EXERCISE GOAL: Please present the lines of the records as a numbered list, starting with the line that contains "Could you determine" and continuing through the last line of the records, both included. Omit blank lines.

☆ ☆ ☆ ☆ ☆

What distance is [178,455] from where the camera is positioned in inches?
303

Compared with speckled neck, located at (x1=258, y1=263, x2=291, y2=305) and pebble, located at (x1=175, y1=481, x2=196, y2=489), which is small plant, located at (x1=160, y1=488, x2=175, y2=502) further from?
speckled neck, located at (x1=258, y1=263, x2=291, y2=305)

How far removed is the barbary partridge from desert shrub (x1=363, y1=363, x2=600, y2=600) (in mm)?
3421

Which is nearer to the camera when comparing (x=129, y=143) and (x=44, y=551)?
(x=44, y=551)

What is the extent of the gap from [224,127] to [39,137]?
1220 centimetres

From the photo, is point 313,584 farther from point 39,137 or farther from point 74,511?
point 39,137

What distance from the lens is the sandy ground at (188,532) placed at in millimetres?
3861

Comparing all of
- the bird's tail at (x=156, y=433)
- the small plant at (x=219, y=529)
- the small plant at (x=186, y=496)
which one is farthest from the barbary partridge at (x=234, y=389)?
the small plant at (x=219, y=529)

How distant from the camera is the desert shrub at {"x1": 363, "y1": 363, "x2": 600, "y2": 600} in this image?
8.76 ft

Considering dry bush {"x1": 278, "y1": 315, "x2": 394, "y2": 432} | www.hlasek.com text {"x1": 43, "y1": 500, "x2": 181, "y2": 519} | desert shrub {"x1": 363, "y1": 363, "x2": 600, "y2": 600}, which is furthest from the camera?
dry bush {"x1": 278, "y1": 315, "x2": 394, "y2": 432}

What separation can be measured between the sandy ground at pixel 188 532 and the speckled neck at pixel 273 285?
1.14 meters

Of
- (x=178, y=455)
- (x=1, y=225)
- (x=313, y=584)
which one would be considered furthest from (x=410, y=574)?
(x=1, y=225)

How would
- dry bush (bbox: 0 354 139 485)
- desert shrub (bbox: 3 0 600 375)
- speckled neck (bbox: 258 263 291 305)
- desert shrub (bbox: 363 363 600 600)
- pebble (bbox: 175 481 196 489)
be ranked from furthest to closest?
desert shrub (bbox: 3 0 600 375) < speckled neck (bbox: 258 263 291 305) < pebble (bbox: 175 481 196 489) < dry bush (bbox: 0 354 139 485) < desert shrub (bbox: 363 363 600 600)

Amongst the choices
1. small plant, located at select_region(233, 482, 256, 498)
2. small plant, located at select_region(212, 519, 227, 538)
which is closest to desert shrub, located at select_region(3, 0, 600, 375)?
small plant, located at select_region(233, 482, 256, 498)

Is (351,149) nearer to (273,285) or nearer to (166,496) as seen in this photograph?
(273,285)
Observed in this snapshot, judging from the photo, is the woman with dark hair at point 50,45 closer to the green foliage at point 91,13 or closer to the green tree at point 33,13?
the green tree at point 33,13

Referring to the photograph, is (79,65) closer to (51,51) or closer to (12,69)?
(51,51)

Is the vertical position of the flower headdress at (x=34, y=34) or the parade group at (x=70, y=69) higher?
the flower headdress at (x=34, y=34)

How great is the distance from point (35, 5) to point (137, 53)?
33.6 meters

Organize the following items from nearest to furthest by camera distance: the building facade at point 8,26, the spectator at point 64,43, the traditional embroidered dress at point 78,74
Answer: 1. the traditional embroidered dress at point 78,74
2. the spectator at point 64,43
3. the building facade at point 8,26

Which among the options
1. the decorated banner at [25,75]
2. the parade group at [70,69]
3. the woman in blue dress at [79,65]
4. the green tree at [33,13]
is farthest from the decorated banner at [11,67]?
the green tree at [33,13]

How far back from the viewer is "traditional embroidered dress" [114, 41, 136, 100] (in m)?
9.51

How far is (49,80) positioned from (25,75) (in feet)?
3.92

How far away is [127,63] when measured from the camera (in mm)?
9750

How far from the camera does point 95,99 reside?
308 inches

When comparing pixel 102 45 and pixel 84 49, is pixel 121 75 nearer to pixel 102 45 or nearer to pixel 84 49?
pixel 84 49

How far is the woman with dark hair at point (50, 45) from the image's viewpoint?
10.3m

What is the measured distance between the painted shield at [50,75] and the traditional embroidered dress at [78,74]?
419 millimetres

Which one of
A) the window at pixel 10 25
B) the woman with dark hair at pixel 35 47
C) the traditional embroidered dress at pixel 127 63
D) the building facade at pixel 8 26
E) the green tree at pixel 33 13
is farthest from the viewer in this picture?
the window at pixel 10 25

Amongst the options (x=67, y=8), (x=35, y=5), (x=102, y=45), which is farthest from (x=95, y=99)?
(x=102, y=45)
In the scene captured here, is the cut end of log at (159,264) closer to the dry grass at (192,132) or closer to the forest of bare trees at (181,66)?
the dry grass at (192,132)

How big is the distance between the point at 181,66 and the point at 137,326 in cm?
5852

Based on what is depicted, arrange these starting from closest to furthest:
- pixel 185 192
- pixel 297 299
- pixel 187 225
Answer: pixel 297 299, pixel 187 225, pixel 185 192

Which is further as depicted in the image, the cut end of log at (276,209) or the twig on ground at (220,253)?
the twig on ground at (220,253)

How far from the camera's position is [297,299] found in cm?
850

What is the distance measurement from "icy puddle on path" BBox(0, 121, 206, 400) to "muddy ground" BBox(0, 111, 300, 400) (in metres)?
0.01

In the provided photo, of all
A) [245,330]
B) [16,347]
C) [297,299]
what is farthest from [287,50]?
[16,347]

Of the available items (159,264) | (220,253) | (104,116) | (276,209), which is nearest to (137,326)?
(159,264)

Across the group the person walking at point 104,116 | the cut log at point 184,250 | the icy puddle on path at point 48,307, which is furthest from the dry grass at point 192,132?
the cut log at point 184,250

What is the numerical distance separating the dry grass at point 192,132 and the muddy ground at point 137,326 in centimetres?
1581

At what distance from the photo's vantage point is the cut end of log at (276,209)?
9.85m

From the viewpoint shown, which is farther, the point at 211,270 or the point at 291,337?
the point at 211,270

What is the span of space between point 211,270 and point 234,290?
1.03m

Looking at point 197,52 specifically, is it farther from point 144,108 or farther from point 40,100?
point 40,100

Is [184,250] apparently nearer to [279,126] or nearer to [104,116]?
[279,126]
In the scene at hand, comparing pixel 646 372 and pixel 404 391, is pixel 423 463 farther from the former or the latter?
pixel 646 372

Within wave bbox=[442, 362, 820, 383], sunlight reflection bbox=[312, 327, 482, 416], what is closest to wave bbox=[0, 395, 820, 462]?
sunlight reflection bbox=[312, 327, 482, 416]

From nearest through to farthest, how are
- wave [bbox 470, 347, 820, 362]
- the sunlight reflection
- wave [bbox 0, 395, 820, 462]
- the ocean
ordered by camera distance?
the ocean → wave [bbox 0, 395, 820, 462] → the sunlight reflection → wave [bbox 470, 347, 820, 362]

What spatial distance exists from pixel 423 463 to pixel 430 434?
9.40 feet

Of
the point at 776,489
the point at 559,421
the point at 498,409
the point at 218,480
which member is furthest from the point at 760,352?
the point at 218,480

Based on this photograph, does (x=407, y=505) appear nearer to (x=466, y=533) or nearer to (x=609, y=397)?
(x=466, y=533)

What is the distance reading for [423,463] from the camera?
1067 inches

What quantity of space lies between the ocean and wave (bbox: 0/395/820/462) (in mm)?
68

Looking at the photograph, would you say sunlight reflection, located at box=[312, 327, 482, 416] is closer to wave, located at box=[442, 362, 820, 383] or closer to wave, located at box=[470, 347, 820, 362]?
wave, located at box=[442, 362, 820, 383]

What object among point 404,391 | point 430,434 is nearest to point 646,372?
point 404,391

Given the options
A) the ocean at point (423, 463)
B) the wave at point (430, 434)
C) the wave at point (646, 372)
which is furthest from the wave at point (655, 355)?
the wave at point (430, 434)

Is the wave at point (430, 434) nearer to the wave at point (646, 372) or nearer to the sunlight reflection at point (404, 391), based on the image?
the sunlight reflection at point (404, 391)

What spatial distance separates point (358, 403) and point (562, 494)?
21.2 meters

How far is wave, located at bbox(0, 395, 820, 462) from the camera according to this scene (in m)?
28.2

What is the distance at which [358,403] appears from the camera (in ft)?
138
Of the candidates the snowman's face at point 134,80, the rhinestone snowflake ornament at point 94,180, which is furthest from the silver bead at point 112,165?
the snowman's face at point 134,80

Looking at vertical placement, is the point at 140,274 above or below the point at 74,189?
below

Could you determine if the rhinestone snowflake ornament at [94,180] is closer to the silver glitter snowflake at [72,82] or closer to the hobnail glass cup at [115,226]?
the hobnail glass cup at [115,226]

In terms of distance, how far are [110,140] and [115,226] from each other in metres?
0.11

☆ ☆ ☆ ☆ ☆

TASK SOLUTION:
1. Could you determine if the rhinestone snowflake ornament at [94,180] is closer to the silver glitter snowflake at [72,82] or closer to the hobnail glass cup at [115,226]?
2. the hobnail glass cup at [115,226]
3. In terms of distance, how far are [110,140] and [115,226] from each other in metres?
4. 0.11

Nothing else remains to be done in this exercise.